Viktor Orban, the Hungarian prime minister, said the company should be brought under state control because of its role in the disaster that has spoiled large areas the country's west and polluted rivers.

"We need to hold the company responsible for the red sludge spill under state control and its assets under state closure until all of these four tasks are handled," Orban told parliament on Monday.

He said a state commissioner would be appointed to take over control over MAL Zrt and manage its assets.

'War of Words'

Al Jazeera's Anita McNaught, reporting from Ajka, 160km west of the capital, Budapest, said the arrest "comes as no surprise".

"The war of words between the government and the company had been intensifying over the last couple of days," she said.

MAl Zrt has apologised for the disaster and said it will pay compensation "in proportion to its responsibility".

In Depth

  What is in the red sludge?
  Gallery: Hungary's toxic disaster
  Dam showed 'weakness'
  Hungarians see red over  sludge
  Hungary battles toxic spill

Our correspondent said: "The government freely admits that it could have been tougher on private business and it has not been.

"The breach of safety regulations, the lack of enforcement, the way these [company] people have been able to make money clearly at the expense of public-safety interests ... all of these things have to be pinned at the door of the Hungarian government."

According to the latest estimates, some 600,000 cubic metres of toxic sludge spilled from the reservoir at the alumina plant in Ajka last Monday.

The reservoir still holds 2.5 million tonnes of the waste.

Engineers now expect to finish new barriers to contain the sludge by Tuesday, as hundreds of volunteers, disaster relief teams and engineers race against time to erect a new dam.

"We still don't know for now whether the company overloaded the reservoirs or not. But if that is the case, it's illegal storage of waste and that constitutes a crime," Zoltan Illes, environment state secretary, said.

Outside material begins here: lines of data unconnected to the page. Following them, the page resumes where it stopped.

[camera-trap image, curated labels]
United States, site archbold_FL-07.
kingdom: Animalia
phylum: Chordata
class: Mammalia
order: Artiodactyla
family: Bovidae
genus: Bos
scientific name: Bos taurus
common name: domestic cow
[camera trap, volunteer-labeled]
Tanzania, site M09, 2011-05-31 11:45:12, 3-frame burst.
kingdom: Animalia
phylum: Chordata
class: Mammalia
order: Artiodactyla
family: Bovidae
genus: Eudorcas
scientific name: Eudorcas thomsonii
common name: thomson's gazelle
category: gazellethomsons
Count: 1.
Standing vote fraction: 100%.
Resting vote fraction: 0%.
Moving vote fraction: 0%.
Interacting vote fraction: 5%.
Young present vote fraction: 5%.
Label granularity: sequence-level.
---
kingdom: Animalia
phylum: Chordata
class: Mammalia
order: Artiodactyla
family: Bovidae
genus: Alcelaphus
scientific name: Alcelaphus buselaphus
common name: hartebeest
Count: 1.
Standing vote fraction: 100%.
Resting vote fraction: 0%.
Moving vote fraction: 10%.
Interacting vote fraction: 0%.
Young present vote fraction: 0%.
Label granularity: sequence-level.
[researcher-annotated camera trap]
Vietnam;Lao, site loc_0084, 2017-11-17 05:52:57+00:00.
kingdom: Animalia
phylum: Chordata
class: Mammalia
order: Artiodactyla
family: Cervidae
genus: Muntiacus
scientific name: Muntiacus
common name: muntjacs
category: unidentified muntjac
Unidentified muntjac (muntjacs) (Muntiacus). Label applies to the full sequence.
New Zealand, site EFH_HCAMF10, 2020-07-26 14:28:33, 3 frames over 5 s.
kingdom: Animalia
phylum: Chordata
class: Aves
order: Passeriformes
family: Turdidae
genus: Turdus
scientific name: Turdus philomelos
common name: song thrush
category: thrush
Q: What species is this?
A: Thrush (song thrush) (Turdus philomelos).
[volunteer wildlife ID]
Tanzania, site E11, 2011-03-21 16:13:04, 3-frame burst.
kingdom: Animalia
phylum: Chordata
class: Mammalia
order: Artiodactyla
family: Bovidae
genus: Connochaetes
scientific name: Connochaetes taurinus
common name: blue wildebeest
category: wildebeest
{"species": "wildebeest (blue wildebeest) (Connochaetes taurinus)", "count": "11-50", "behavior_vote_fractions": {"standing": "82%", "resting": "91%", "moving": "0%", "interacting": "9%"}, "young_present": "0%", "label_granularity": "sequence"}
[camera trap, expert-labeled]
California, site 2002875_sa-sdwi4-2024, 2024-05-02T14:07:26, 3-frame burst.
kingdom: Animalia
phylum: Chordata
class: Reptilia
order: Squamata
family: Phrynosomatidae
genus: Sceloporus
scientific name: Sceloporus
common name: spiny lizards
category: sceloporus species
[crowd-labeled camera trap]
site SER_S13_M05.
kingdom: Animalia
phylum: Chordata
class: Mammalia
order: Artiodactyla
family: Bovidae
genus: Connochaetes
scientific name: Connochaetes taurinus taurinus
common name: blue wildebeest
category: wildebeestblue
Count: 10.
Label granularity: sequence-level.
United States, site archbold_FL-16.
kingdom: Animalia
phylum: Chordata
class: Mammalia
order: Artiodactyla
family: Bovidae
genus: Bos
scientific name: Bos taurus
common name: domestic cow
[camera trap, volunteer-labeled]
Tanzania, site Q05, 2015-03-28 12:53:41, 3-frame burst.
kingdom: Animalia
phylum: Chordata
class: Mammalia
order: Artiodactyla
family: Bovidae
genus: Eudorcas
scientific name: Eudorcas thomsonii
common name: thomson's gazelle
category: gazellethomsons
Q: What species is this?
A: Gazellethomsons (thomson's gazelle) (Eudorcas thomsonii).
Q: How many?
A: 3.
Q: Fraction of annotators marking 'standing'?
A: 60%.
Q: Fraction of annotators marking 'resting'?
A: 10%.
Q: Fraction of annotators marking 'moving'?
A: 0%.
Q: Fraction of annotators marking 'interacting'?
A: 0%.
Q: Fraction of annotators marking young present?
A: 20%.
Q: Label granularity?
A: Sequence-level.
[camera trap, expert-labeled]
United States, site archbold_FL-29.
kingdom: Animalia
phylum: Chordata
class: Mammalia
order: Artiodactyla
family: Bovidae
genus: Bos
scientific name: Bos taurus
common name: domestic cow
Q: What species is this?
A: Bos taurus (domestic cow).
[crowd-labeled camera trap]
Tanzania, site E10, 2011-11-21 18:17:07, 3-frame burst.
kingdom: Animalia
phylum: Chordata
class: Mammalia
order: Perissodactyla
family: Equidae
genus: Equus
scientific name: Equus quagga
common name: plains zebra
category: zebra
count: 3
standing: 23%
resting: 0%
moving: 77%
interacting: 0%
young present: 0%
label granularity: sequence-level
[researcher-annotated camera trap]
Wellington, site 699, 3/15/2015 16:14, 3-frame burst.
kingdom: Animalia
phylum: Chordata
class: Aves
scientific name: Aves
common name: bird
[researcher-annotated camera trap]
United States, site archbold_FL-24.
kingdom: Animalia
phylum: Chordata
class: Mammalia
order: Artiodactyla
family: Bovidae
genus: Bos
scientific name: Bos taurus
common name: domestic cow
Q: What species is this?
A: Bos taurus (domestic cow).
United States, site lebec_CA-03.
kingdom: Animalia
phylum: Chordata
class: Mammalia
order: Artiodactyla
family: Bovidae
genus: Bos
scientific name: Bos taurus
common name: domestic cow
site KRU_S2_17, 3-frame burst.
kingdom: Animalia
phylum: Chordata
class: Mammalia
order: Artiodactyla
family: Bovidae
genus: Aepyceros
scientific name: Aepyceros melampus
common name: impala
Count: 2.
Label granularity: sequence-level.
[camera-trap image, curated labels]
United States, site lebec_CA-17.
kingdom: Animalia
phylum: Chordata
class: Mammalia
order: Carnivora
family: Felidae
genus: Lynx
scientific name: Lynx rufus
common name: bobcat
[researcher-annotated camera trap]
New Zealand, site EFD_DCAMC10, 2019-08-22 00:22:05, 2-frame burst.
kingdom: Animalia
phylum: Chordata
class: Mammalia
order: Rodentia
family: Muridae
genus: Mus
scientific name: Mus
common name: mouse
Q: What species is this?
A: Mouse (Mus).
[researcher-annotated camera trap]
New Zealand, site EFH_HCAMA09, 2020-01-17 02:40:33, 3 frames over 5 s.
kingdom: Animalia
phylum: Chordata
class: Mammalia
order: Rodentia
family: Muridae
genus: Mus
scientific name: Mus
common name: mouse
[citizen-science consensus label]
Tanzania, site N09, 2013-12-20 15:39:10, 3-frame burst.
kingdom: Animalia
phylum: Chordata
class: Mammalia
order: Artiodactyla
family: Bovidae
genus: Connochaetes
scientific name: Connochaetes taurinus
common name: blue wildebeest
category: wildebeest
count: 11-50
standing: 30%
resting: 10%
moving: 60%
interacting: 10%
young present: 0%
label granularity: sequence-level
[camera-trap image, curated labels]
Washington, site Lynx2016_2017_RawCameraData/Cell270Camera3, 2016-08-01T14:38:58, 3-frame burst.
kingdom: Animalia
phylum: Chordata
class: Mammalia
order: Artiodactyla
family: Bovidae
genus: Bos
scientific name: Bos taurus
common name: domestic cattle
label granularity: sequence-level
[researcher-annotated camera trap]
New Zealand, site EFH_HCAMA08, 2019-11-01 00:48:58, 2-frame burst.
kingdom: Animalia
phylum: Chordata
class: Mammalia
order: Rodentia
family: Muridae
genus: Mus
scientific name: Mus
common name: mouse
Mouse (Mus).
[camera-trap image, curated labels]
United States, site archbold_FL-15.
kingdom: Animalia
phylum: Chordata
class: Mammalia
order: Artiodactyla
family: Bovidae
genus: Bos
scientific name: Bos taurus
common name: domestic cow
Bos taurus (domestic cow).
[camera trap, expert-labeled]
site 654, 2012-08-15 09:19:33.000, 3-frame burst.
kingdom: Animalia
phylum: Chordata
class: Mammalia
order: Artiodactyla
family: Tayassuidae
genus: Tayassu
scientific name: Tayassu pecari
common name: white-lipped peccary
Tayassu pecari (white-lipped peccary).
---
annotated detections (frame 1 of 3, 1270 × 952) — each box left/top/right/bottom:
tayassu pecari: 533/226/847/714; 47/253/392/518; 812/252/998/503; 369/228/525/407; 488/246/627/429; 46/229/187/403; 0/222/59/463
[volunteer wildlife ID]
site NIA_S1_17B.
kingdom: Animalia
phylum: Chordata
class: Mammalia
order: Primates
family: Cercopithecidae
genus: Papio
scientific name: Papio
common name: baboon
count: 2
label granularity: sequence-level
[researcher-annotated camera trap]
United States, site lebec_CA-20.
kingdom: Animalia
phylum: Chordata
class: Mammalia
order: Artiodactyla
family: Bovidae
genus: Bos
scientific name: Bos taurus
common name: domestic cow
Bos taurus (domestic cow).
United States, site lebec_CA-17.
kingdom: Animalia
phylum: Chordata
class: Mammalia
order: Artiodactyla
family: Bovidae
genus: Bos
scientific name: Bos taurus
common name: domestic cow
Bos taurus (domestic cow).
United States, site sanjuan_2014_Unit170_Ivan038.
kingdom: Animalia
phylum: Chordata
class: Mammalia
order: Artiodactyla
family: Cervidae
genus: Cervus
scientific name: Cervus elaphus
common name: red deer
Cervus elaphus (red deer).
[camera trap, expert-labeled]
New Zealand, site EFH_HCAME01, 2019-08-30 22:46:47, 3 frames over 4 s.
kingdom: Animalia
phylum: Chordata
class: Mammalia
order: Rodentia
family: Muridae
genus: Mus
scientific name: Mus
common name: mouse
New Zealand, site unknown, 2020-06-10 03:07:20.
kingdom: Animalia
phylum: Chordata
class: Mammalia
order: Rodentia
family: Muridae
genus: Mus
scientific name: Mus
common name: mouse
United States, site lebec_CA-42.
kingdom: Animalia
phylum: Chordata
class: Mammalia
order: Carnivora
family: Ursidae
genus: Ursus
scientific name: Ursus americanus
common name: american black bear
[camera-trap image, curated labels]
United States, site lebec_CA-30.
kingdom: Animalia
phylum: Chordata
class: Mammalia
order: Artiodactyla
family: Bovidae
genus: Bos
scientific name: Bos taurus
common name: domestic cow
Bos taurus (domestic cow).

The environmental disaster occurred when the walls of the reservoir burst a week ago, sending a tidal wave of sludge through surrounding villages.

Remaining walls

Al Jazeera's McNaught said that it was still not known when the remaining walls were finally going to break.

"The cracks are evident and the red sludge is there - the inevitability of this second catastrophe is beyond denial," she said.

"They have trucked in thousands of tons of dolomite rock from outside the region to try and build another obstacle in the path of this second flow which has the consistency of rice pudding - it is expected to move slowly but will be very deep and very thick."

Our correspondent said that this was not a containment exercise but it will "merely slow it [the sludge] down and buy time for the authorities to figure out how to stop it".

Illes said the government was of the belief that MAL and its directors should bear the financial responsibility for the disaster.

Under criticism

MAL has come under fierce criticism, with officials suggesting too much of the caustic red sludge was contained in the reservoir, but the company insists it has done nothing wrong.

The company's three owners have long featured in the lists of Hungary's 100 richest people.

Lajos Tolnay is estimated to have a personal fortune of 85 million euros, which would make him the country's 21st richest person.

His two associates, Arpad Bakonyi and Bela Petrusz, share 28th position with personal fortunes of 61 million euros each.

MAL, which was set up in 1995, had annual revenues of 157 million euros in 2008 and posted a profit of 715,000 euros.